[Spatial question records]
━━━━

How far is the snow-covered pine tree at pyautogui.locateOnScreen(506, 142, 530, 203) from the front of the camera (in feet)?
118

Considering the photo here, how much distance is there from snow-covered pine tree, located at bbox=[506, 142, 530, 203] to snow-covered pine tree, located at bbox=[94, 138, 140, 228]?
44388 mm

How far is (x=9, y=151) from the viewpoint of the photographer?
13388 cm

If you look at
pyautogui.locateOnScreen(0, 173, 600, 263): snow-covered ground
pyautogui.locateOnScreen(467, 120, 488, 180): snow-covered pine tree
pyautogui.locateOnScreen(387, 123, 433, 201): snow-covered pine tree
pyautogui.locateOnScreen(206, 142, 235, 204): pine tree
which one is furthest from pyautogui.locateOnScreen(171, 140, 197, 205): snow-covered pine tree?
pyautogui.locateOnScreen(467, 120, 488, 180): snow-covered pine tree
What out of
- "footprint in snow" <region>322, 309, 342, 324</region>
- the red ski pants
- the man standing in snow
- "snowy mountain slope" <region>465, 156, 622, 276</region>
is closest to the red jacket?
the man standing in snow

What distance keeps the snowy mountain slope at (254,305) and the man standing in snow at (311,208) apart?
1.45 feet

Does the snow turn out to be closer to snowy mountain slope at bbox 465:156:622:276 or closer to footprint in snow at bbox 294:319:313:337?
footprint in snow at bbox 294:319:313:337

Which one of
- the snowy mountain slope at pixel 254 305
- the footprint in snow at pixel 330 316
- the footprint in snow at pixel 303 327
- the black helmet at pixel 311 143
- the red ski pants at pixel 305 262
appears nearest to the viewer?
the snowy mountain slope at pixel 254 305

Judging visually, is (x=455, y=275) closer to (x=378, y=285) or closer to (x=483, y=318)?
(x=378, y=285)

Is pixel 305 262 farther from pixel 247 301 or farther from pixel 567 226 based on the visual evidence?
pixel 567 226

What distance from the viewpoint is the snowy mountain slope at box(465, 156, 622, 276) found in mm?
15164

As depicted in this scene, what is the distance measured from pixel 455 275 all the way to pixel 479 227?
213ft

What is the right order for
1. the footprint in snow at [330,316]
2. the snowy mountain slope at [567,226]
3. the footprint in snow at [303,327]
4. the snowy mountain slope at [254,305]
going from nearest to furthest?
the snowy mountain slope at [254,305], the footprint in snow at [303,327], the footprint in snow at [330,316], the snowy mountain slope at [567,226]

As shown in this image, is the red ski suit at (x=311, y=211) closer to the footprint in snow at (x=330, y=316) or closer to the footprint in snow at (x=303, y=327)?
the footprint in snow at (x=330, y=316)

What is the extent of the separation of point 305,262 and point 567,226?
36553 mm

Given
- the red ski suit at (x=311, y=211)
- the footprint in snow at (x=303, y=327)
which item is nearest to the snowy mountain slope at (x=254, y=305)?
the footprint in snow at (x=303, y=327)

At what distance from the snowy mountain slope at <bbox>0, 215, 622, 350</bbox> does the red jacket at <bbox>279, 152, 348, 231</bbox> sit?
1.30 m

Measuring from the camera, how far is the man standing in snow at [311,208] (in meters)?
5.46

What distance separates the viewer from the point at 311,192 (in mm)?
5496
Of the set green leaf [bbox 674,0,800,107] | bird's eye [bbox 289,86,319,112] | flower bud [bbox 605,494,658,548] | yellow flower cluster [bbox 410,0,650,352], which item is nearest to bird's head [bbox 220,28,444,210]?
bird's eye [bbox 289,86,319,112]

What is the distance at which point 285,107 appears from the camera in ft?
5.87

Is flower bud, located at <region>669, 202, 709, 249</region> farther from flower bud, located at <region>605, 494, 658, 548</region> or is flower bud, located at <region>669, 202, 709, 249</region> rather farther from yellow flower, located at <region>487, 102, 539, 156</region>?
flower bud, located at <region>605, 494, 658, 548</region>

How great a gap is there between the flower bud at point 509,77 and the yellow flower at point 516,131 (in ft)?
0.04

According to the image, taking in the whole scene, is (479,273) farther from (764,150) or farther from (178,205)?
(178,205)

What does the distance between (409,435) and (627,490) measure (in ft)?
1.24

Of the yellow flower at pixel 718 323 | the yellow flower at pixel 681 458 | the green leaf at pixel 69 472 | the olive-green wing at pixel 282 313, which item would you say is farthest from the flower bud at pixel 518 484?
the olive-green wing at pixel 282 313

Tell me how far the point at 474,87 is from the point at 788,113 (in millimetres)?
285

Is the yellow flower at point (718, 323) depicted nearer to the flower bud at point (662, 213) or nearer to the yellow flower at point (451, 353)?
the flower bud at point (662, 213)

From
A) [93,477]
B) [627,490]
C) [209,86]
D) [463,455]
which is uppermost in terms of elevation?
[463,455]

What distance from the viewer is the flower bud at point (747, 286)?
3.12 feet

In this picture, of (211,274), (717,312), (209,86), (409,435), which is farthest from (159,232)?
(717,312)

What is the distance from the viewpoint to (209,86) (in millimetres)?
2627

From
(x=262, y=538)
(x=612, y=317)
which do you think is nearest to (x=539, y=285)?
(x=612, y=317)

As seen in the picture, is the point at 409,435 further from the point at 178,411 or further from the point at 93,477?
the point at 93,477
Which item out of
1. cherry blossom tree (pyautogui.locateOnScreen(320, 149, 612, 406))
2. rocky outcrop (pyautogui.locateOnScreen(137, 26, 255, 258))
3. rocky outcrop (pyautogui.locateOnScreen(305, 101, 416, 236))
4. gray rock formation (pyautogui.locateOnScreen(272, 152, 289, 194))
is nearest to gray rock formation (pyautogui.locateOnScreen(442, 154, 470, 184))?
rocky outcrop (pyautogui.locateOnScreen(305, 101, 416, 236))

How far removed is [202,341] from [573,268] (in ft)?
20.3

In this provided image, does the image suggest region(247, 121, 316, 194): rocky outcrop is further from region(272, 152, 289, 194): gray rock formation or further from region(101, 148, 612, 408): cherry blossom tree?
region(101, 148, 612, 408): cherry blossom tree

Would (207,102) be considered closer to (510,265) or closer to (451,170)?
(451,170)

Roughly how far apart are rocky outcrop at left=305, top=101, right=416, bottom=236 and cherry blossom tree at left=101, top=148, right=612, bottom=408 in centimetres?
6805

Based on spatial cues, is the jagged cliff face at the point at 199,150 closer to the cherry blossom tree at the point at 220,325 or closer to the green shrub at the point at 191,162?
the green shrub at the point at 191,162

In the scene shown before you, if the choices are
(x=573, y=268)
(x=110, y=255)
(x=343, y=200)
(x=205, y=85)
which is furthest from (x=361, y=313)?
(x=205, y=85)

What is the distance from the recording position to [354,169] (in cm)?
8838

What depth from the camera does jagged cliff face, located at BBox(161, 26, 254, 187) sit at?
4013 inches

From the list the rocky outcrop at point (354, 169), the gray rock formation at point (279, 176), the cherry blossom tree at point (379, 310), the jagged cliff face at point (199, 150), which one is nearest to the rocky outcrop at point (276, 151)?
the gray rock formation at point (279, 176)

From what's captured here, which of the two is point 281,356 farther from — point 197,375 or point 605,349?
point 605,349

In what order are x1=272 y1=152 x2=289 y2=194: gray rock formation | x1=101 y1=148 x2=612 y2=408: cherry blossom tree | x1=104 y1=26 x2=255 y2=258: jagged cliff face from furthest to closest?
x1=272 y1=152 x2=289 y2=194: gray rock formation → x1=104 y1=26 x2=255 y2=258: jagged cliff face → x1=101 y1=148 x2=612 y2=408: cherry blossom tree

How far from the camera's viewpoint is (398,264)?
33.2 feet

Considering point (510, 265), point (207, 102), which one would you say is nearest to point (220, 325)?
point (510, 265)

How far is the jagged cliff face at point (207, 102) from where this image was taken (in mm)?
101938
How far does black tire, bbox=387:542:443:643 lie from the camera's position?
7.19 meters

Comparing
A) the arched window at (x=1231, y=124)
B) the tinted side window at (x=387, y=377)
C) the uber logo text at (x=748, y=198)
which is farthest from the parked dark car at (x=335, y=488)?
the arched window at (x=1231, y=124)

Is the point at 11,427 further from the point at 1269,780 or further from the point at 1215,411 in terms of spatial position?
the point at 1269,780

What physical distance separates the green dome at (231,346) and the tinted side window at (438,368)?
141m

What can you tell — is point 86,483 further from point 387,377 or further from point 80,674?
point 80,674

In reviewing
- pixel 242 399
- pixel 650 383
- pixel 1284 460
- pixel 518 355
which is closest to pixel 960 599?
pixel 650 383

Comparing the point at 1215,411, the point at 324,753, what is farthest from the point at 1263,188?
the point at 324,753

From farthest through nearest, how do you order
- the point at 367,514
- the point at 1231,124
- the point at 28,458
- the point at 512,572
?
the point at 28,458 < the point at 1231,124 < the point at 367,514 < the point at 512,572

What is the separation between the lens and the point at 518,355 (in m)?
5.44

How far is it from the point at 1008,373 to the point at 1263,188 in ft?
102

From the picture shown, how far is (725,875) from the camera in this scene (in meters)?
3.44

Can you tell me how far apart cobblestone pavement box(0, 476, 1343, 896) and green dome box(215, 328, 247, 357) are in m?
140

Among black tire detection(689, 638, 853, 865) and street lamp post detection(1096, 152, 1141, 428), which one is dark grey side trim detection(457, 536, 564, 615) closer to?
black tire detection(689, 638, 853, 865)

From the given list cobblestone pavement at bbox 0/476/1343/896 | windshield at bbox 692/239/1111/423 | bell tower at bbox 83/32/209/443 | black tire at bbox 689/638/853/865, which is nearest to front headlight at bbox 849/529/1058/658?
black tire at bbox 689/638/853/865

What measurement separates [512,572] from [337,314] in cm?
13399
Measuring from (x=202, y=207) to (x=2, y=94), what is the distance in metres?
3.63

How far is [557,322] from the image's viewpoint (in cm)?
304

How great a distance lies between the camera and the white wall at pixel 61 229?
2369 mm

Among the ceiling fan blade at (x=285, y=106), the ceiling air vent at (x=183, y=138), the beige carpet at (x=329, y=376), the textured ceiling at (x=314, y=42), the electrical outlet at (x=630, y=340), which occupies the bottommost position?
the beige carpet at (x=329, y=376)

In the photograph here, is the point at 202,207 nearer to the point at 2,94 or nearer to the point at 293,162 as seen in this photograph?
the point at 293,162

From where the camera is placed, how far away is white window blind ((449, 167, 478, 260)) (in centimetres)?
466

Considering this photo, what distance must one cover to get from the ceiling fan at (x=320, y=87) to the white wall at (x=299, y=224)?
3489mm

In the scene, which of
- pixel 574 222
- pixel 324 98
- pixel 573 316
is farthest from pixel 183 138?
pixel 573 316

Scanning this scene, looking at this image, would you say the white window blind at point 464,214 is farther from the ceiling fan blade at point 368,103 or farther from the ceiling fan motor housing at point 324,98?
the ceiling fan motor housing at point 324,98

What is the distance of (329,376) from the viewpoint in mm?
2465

━━━━

### What this task involves
Format the lines above as a JSON list of strings, one string per line and blank lines left out, beginning at the line that contains "How far is [557,322]" and stopping after the last line.

### Solution
[
  "How far is [557,322] from the image's viewpoint (in cm)?",
  "304",
  "How great a distance lies between the camera and the white wall at pixel 61 229?",
  "2369 mm",
  "Among the ceiling fan blade at (x=285, y=106), the ceiling air vent at (x=183, y=138), the beige carpet at (x=329, y=376), the textured ceiling at (x=314, y=42), the electrical outlet at (x=630, y=340), which occupies the bottommost position?",
  "the beige carpet at (x=329, y=376)",
  "In the photograph here, is the point at 202,207 nearer to the point at 2,94 or nearer to the point at 293,162 as seen in this photograph?",
  "the point at 293,162",
  "From where the camera is placed, how far away is white window blind ((449, 167, 478, 260)) (in centimetres)?",
  "466",
  "Considering this photo, what distance must one cover to get from the ceiling fan at (x=320, y=87) to the white wall at (x=299, y=224)?",
  "3489mm",
  "In the scene, which of",
  "- pixel 574 222",
  "- pixel 324 98",
  "- pixel 573 316",
  "is farthest from pixel 183 138?",
  "pixel 573 316",
  "Scanning this scene, looking at this image, would you say the white window blind at point 464,214 is farther from the ceiling fan blade at point 368,103 or farther from the ceiling fan motor housing at point 324,98?",
  "the ceiling fan motor housing at point 324,98",
  "What is the distance of (329,376) from the viewpoint in mm?",
  "2465"
]